Джерард вздрогнул от этих слов и до боли прикусил свою щеку.
— О чём вы говорите, Ваше Величество? Какая казнь, если не было даже публичного суда и слушаний? В чём вас обвиняют?
— Ох, милый мой Джерард, — тяжело вздохнула королева, стирая с щёк дорожки слёз. — Обвинение у всех — одно. Я виновна в несостоятельности французской монархии как государственном аппарате и растрате казны. Время для судебных слушаний тоже назначено, но меня предупредили заранее — это лишь дань формальностям. Независимо от их исхода меня ждёт казнь. И это ничто не изменит. Во Франции больше нет королевского престола, это лишь вопрос времени. Наверное, мы с Иосэфом оба это заслужили. Ведь ничего не происходит просто так?

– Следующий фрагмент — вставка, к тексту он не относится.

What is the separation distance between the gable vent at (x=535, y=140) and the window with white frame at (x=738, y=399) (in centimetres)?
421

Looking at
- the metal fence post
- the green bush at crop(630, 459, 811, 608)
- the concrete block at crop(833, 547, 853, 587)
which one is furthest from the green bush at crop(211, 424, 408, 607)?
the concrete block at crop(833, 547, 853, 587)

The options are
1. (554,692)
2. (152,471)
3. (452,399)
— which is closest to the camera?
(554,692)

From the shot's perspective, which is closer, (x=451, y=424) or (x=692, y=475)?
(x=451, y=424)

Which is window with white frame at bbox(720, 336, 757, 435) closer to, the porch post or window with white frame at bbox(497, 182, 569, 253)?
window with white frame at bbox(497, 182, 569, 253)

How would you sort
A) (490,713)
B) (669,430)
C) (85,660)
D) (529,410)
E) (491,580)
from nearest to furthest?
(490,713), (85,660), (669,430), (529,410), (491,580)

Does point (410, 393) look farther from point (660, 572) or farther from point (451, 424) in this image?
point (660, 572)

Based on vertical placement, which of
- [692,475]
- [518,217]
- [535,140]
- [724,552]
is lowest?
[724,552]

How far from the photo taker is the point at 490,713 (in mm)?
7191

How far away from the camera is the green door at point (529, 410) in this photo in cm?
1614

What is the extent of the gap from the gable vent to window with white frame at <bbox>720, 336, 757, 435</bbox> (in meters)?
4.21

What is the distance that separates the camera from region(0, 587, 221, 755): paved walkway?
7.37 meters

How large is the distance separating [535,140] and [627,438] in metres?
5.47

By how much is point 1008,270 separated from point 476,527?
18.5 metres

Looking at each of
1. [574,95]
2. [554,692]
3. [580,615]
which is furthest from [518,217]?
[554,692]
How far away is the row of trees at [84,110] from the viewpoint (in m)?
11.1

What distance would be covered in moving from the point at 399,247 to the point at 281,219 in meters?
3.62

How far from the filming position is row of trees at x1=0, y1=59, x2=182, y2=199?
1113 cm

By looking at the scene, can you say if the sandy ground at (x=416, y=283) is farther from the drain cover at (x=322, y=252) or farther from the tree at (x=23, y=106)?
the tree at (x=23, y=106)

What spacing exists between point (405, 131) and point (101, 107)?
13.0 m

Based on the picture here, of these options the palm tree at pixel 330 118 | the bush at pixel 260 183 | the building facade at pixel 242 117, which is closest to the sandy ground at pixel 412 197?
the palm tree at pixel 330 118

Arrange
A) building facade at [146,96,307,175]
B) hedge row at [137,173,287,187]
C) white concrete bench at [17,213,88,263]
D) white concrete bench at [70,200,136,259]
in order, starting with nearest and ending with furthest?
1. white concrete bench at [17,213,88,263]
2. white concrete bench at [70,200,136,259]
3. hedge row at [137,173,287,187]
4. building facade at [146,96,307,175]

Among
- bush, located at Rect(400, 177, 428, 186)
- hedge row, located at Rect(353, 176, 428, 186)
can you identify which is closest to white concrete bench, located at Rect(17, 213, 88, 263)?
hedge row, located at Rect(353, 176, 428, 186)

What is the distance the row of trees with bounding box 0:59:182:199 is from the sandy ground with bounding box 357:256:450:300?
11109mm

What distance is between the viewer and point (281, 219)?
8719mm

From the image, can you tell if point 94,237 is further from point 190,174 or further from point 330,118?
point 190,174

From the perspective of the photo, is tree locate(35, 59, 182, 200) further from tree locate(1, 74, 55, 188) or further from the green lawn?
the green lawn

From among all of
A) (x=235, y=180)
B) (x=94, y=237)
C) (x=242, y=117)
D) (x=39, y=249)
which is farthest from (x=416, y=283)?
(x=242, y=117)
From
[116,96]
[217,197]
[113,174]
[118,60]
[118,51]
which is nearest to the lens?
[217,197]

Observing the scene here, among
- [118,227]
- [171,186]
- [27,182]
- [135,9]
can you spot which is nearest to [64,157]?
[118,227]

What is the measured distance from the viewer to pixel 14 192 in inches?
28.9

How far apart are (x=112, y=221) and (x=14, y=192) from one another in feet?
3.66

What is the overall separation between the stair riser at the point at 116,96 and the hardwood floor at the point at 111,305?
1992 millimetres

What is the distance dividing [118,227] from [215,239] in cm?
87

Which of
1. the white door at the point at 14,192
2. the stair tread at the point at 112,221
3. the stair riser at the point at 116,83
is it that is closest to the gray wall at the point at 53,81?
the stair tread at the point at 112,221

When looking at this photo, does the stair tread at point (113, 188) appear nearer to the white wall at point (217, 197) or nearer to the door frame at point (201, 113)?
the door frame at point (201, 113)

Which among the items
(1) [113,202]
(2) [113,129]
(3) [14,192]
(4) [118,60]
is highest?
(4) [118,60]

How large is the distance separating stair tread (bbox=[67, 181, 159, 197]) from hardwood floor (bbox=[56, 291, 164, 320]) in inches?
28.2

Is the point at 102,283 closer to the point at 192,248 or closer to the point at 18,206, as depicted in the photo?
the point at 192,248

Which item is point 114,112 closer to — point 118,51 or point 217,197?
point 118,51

— Прошу вас, — сдавленно прошептал Джерард, стараясь справиться с душащим его осознанием, — не говорите больше ничего. Прошу вас…
Они провели в молчании несколько мгновений, после чего он вдруг заговорил:
— Я любил вас, Мариэтта. Всегда любил. В начале — пылко и страстно, со всей своей юношеской глупостью. Затем, когда повзрослел и поумнел, любил тихо и чутко, не забывая ни на миг то, что вы для меня сделали. Вы сделали для меня столько, что я могу смело сказать — я обязан вам жизнью…
— Не надо, Джерард, прошу тебя, — всхлипнула Мариэтта, не переставая гладить его тёмные, перевязанные чёрной атласной ленточкой, волосы. — Мне не нужна подобная жертва. Просто живи — и это будет для меня высшая твоя благодарность…
— Спасибо вам за всё, спасибо и простите, потому что теперь моё сердце болит о другом человеке. Я думал, что буду любить вас со всей трепетностью всю свою жизнь, и, возможно, я люблю вас до сих пор, но уже совсем не так. Это звучит странно, но… Я верен вам, как и в самом начале. Я позаботился о вашей дочери, и ей ничего не угрожает в далёкой и спокойной Англии. Я буду постоянно следить за тем, как идут у неё дела, и подберу лучшую кандидатуру для её замужества, когда придёт время…
— Не надо лучшей, — печально прервала его Мариэтта. — Просто… пусть она будет с ним счастлива, Джерард.
— Хорошо, — тут же согласился Мадьяро. Он бы не посмел спорить с волей своей королевы.
В дверь настойчиво постучали — время вышло. И Джерард, и Мариэтта вздрогнули от резкого, такого чужеродного в их идиллии звука.
— Вот письмо от Луизы, — Джерард суетливо достал из внутреннего кармана свёрнутый лист бумаги, который королева, с нежностью поцеловав, тут же спрятала в лифе своего тюремного платья.
— Спасибо, мой верный пёс, — королева заставила Джерарда поднять голову и нежно запечатлела поцелуй своих сухих, потрескавшихся губ на его губах. Это был первый и последний раз, когда Мариэтта целовала его так, и Джерард прикрыл глаза, стараясь запомнить этот миг навсегда. — Я надеюсь, ты сохранил конверт, который я просила открыть, если настанут самые чёрные времена? Милый мой Джерард, они настали, поверь мне, — она грустно улыбнулась, проведя по его губам большим пальцем своей непривычно тонкой руки. — А теперь иди, прошу тебя.
Джерард встал, чувствуя себя, словно во сне. Дверь перед ним открылась, и взволнованный Фрэнк схватил его за руку, утягивая в тюремный коридор. Но Джерард, не видя ничего толком из-за тумана слёз, продолжал шептать одними губами: «Двадцать седьмое июня… Я буду с вами, моя королева. Ничего не бойтесь, я приду и буду с вами, пусть вы и не увидите меня в толпе. Я буду с вами — чтобы поддержать ваше последнее земное шествие».
Глава 33
Горести и потери
На площади Людовика Пятнадцатого, которую совсем недавно переименовали в Площадь Революции, бушевала толпа. Её не смущало ни промозглое раннее утро, ни жуткая давка, ни грозные гвардейцы, теснящие простой люд и лишь усиливающие общую нервозность. Мосты, парки, скверы, все улицы, начиная от здания Суда до площади, были единой живой рекой из людей и солдат в красивых ярких мундирах.